Wenn der FC Einheit Wernigerode seine fünfte Saison in der Oberliga NOFV-Süd auf jenem 9. Platz beenden könnte, den der Verein aktuell nach acht Spieltagen innehat, wäre für Trainer Florian Mehr alles gut. Trotzdem würde der 35-jährige Gymnasiallehrer das erste Saisonviertel seiner Mannschaft nur mit einer "3+" benoten. "Mit drei Punkten aus den ersten fünf Spielen sind wir zunächst hinter unseren Erwartungen geblieben", erklärt Mehr.
In dieser Zeit sorgte Wernigerode zwar mit dem 2:1-Sieg beim Aufstiegsanwärter Krieschow für ein Highlight. "Aber gerade in den Spielen gegen Sandersdorf und Rudolstadt wäre mehr drin gewesen", betont der Trainer. Bei der 0:5-Heimklatsche am 5. Spieltag gegen den SC Freital kam aus seiner Sicht dann vieles zusammen. "Zum einen steckte noch die unglückliche Pokalniederlage in Halberstadt in den Köpfen der Spieler. Dann hatte Freital einen richtig guten Tag erwischt. Und dazu kamen dann noch individuelle Fehler auf unserer Seite und auch ein paar strittige Schiedsrichterentscheidungen", so Mehr. "Diese Niederlage hat nicht nur der Mannschaft und mir sehr geschmerzt, sondern dem gesamten Verein", fasst er zusammen.
„Ich kann der Mannschaft nur ein Riesenkompliment machen, wie sie das Freital-Spiel weggesteckt hat.“ (Trainer Florian Mehr)
Umso erstaunlicher war die Reaktion seiner Truppe. Erst gelang bei Budissa Bautzen ein 3:0-Sieg, bei dem Wernigerode das erste Mal in der Liga seit genau einem Jahr (1:0 gegen Zorbau) wieder zu null spielte. Dann folgte der 2:1-Heimsieg gegen den als ungeschlagenen Spitzenreiter angereisten VfL Halle. Und schließlich nahm der FC Einheit auch vom Derby bei Germania Halberstadt (2:2) Zählbares mit. "Das waren alles Punkte, mit denen man nicht unbedingt rechnen konnte. Ich kann der Mannschaft daher nur ein Riesenkompliment machen, wie sie das Freital-Spiel weggesteckt hat", betont Mehr.
Die Punktspielpause am vergangenen Wochenende kam trotz der jüngsten Erfolgsserie nicht ganz ungelegen. Zum einen gibt es mit Hendrik Kuhnhold (Knieverletzung), Gregor Schlichting (angebrochene Rippe) und Erwin Liese (Schulterverletzung) angeschlagene Spieler. Zudem kränkelten zuletzt mehrere Kicker aus dem FC-Einheit-Kader. "Wir haben es deshalb vorige Woche bewusst ruhiger angehen lassen und am Dienstag wieder die Intensität angezogen", so der Trainer.
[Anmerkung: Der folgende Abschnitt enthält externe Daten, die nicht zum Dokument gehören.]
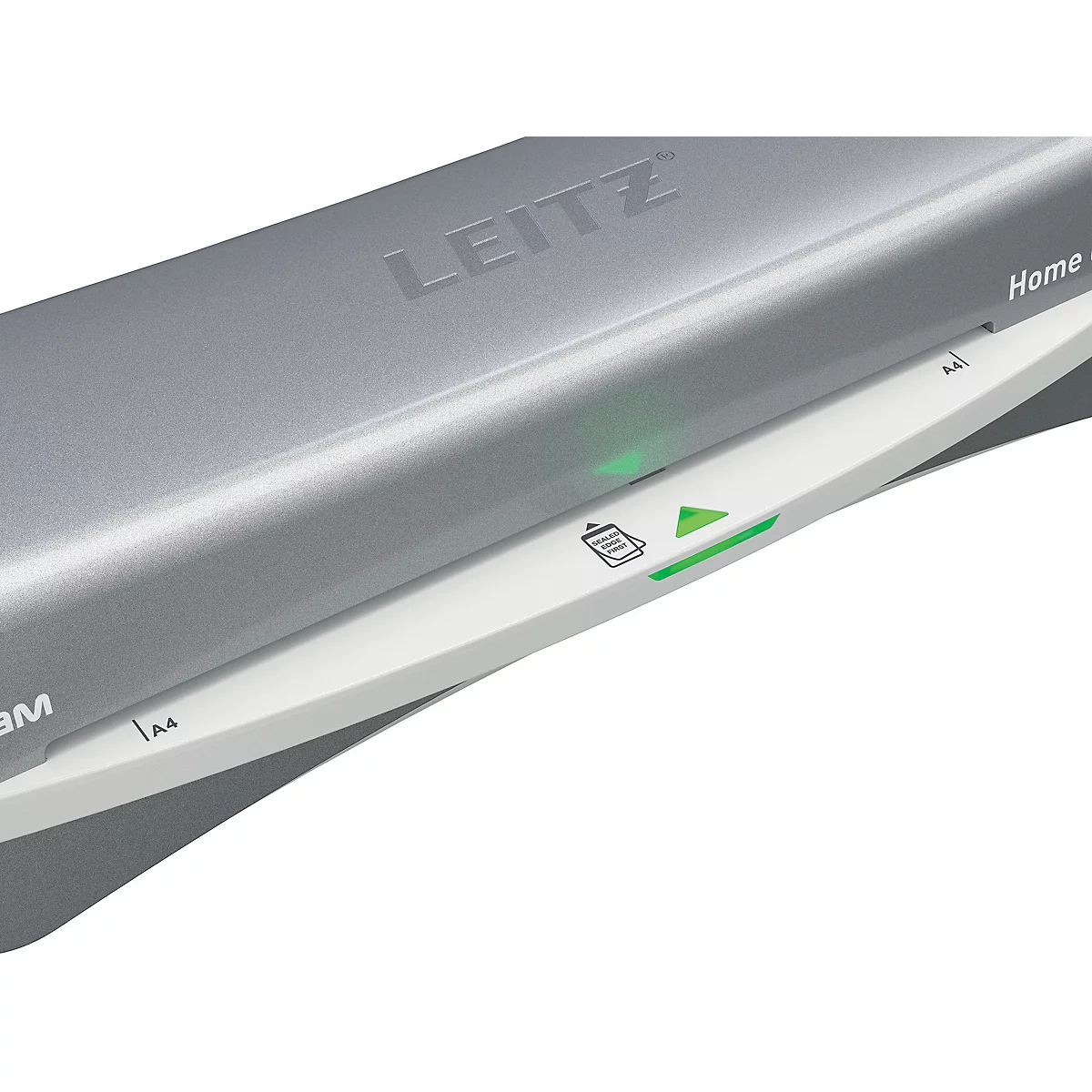 Detailaufnahme eines grauen Leitz Laminiergeräts mit grüner Kontrollleuchte.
Für den im Januar nach Wernigerode gekommenen Mehr war im Sommer die erste komplette Saisonvorbereitung mit der Mannschaft eine doppelte Herausforderung. Zum einen gab es einen größeren Umbruch im Team. Zum anderen legte er trotz erfolgreicher Rückrunde, in der Einheit sechs Punkte mehr als in der Hinrunde holte, das Hauptaugenmerk auf eine größere taktische Flexibilität. "Es war im Frühjahr auffällig, dass wir gegen Mannschaften in bestimmten Formationen nicht so gut aussahen", begründet der Trainer. Sein Team hat dafür jetzt neben der Vierer- auch die Dreierkette im Repertoire und ist insbesondere auch in der Grundordnung vor der Abwehrkette flexibel. "Das hat sich in den Spielen in Krieschow und in Halberstadt ausgezahlt", bilanziert Mehr.
Er betont, dass die aktuelle Situation angesichts von nur drei Punkten Vorsprung auf den ersten Abstiegsplatz mit Vorsicht zu genießen ist. Deshalb will Wernigerode jetzt dranbleiben. Fürs nächste Spiel an diesem Samstag steht für den Trainer fest: "Der VfB Auerbach ist stärker einzuschätzen, als es der Tabellenstand sagt. Ich rechne mit einem Spiel auf Augenhöhe, in dem beide die Punkte brauchen, um sich von hinten abzusetzen." Ziel des FC Einheit war, ist und bleibt es, so früh wie möglich den Klassenerhalt unter Dach und Fach zu bringen.